- Directed by: Terence Hill; Giulio Base;
- Screenplay by: Marcello Olivieri; Luca Biglione;
- Story by: Marco Barboni; Marcello Olivieri;
- Produced by: Anselmo Parrinello
- Starring: Terence Hill; Paul Sorvino;
- Cinematography: Massimiliano Trevis
- Edited by: Roberto Siciliano
- Production companies: RTI; DAP;
- Release date: 2009;
- Running time: 100 minutes
- Country: Italy
- Language: English

= Doc West (film) =

Doc West is a 2009 Italian Western comedy film starring Terence Hill and Paul Sorvino. It is a re-edited version of an Italian TV miniseries.

==Plot==

Minnesota "Doc" West (Terence Hill) is at a Santa Fe, New Mexico post office, sending marked bills to his daughter. When the post office is robbed by bandits, he rides after them and meets a boy named Silver (Benjamin Petry.)
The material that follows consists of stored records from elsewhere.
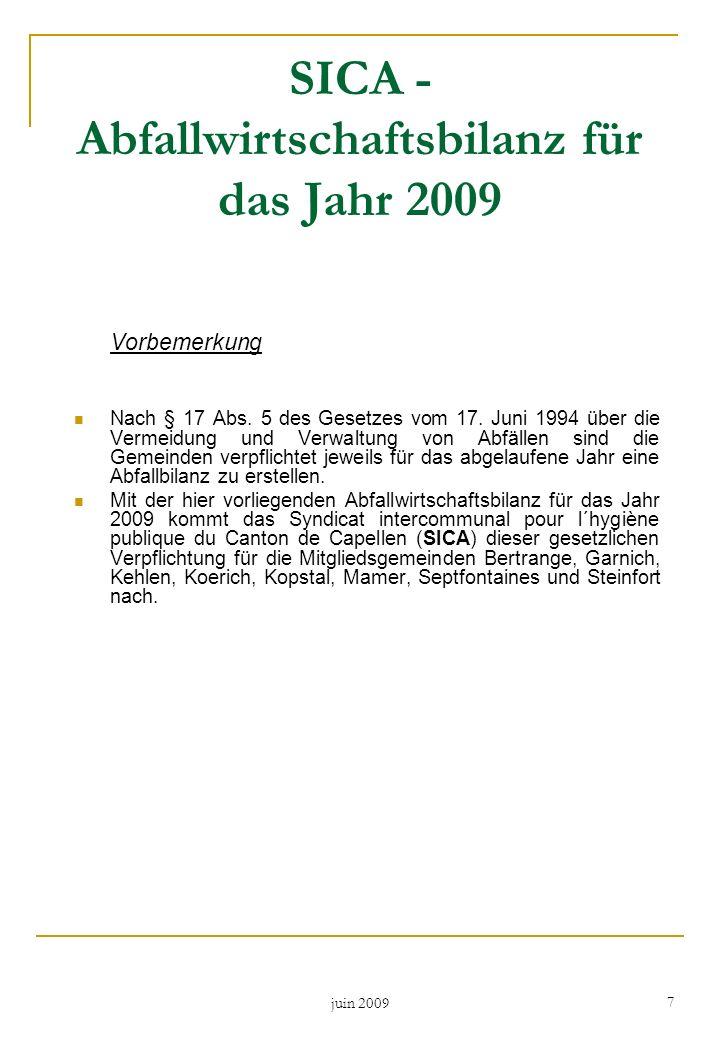 SICA - Abfallwirtschaftsbilanz für das Jahr 2009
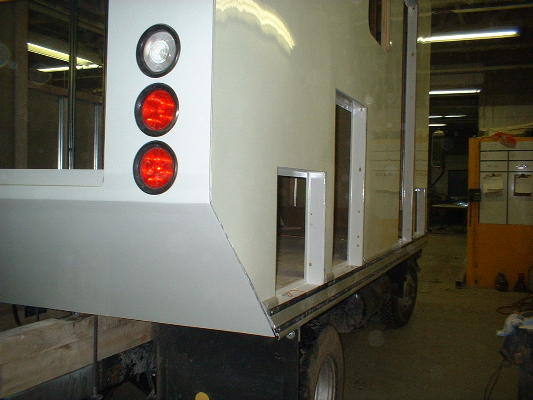 kinro windows rv trailer window in exterior ebay with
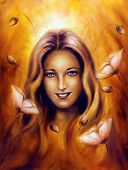 image of fairy  - beautiful oil painting of a enchanting spring fairy goddess woman with flower - JPG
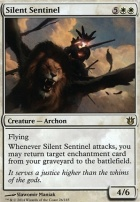 Born of the Gods: Silent Sentinel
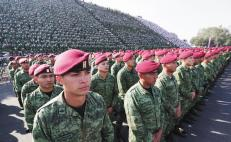 AMLO's message to the army
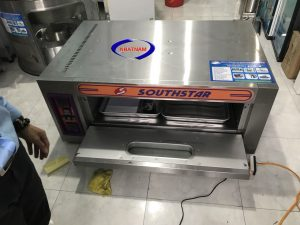 Lò nướng bánh 1 tầng 2 khay SOUTHSTAR (dùng điện) (NNLQ-A08)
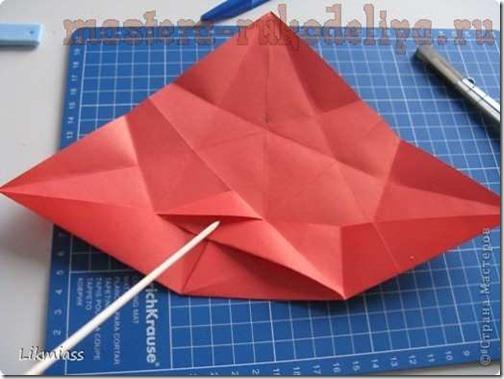 flor de pascua origami (12)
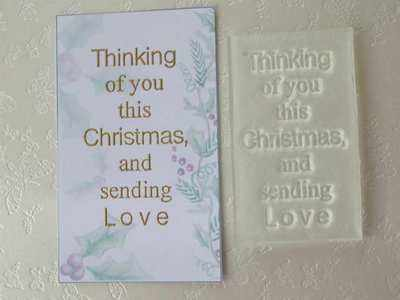 Thinking of you this Christmas, and sending Love rubber stamp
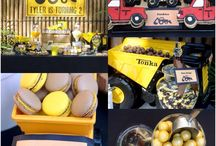 Truck Lolly Candy Buffet / Truck theme lolly / candy buffet from Sugarlicious Parties. Colours of yellow, brown & black were used. Tonka dump trucks & wooden trucks were also used to display the candy / desserts. www.sugarlicious.com.au
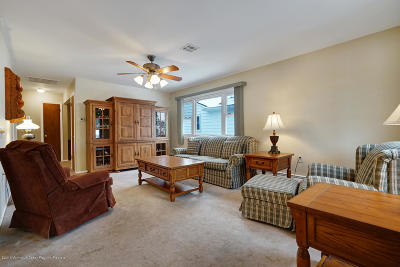 Hc South Adult Community For Sale: 6 Chopin Court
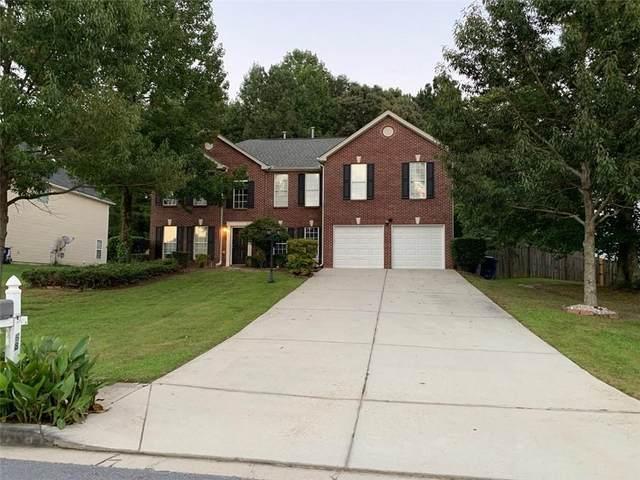 680 Paper Creek Drive, Lawrenceville, GA 30046 (MLS #6937681) :: North Atlanta Home Team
Silver tells West that the bandits headed for the nearby town. They arrive to witness a conflict between Silver's stepfather, rancher Nathan Mitchell (Boots Southerland) and rival rancher Victor Baker (Adam Taylor.) The argument is broken up by Sheriff Roy Basehart (Paul Sorvino) and the local school teacher Denise Stark (Clare Carey).

At the saloon, West meets Nathan's ranch hand, Garvey (Alessio di Clemente,) who offers him a round of poker. West hustles Garvey, who accuses him of cheating and challenges him to a duel. Basehart arrests West and Garvey keeps the money.
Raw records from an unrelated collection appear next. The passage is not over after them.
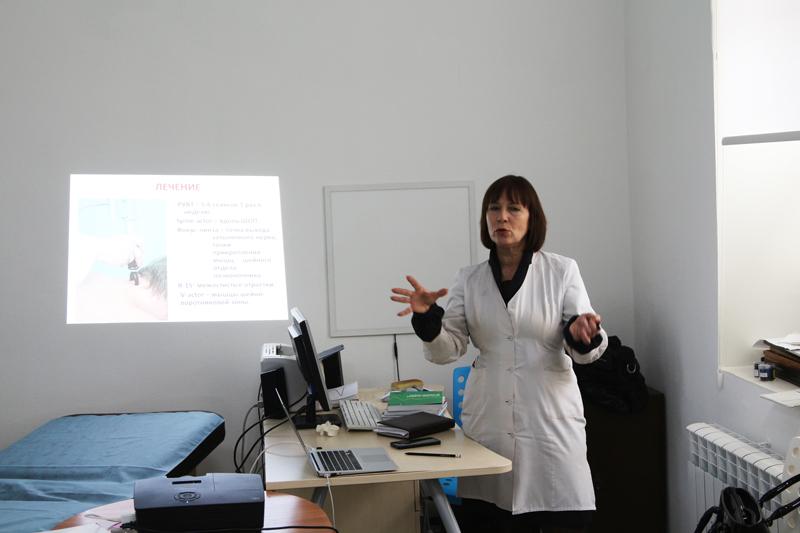 Обучающий семинар по УВТ, доклад по неврологии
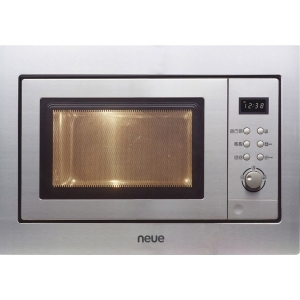 neue Integrated Wall Mounted Microwave Stainless Steel - NE170X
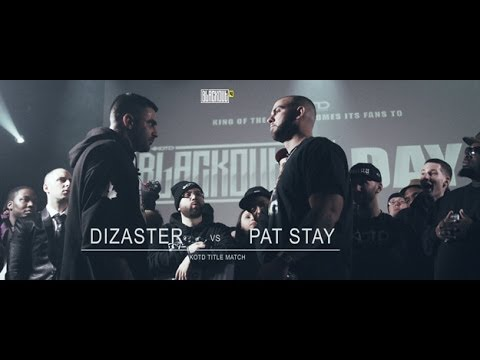 kotd rap battle pat stay vs dizaster title match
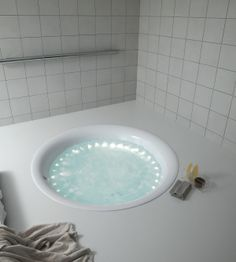GEO 180 #bathtub designed for Kos | #Palomba #bathroom #design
Nathan's daughter, Millie (Mary Petruolo), arrives in town and is greeted by her childhood friends Burt Baker (Micah Alberti) and Jack Baker (Linus Huffman,) Victor's sons. Nathan tells Jack and Burt to stay away from Millie due to rivalry between their fathers.
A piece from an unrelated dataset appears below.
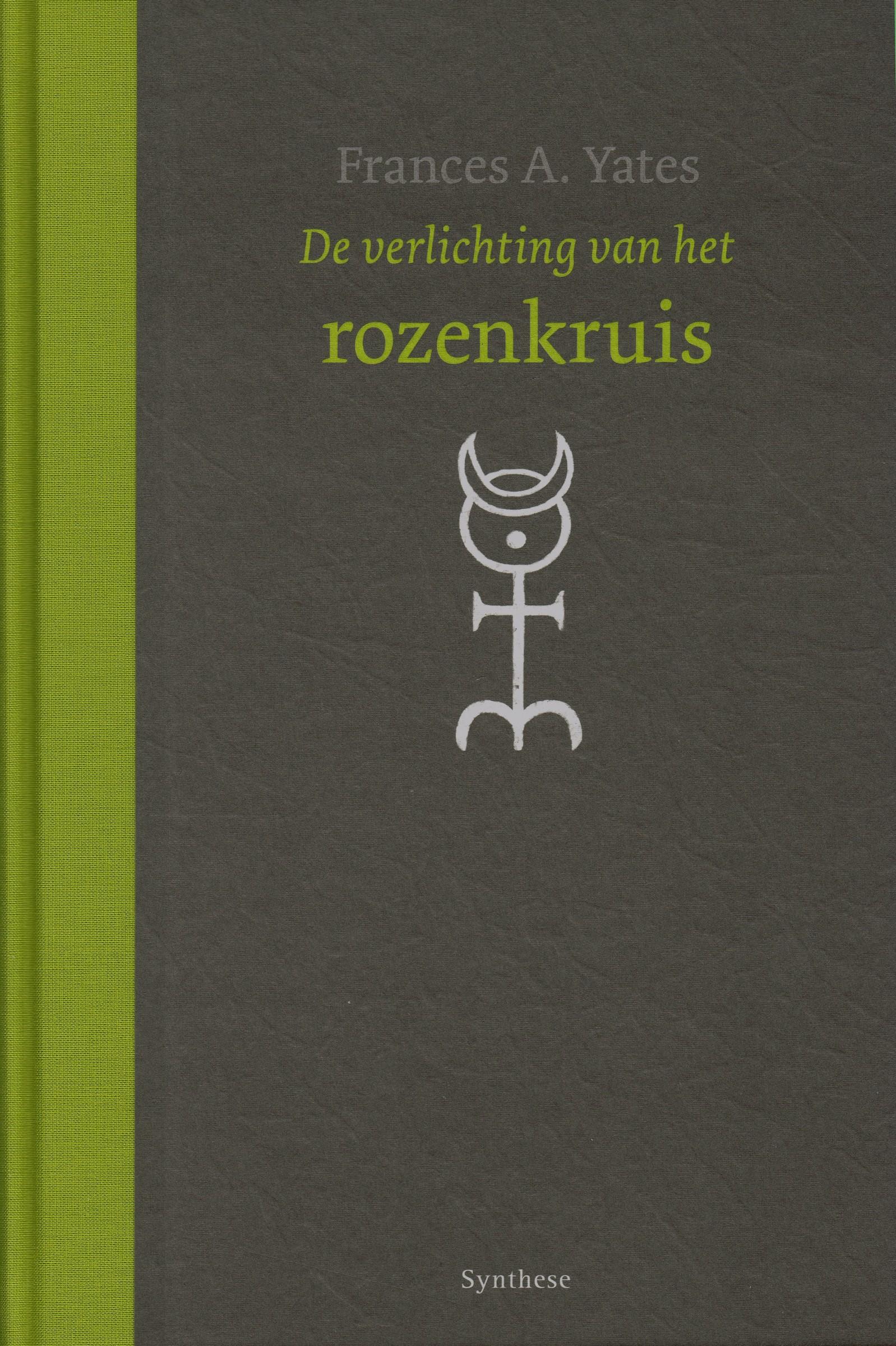 De verlichting van het Rozenkruis op Ramsj.nl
West talks to the sheriff about his past. West was once a doctor who accidentally killed a patient. When West is released from jail, he gets his money back from Garvey.

Victor's barn mysteriously burns down and he blames Nathan.

In the post office, West is sending money to his daughter. The bank teller notices that the bills are marked, linking Garvey to the bank heist. West decides to stay in town until Garvey is behind bars. Millie, Burt and Jack keep their friendship a secret from their fathers.

The next morning, Nathan discovers that his cattle's waterpump was sabotaged and believes Victor did it. Victor challenges Nathan to a gunfight and Garvey attempts to challenge West, but the sheriff stops them. West decides to settle the rivalry by a boxing match and teaches Burt and Jack to box.

When the Bakers win the boxing match against Garvey. Garvey retrieves a gun, revealing that he burned down Victor's barn and sabotaged Nathan's water pump.
He challenges West to another gunfight. West shoots Garvey and leaves him for dead. Garvey shoots back at West, and Silver jumps in front to take the bullet. West shoots and kills Garvey.

West hesitantly performs surgery on Silver and saves his life. West leaves the next morning and Silver rides after him.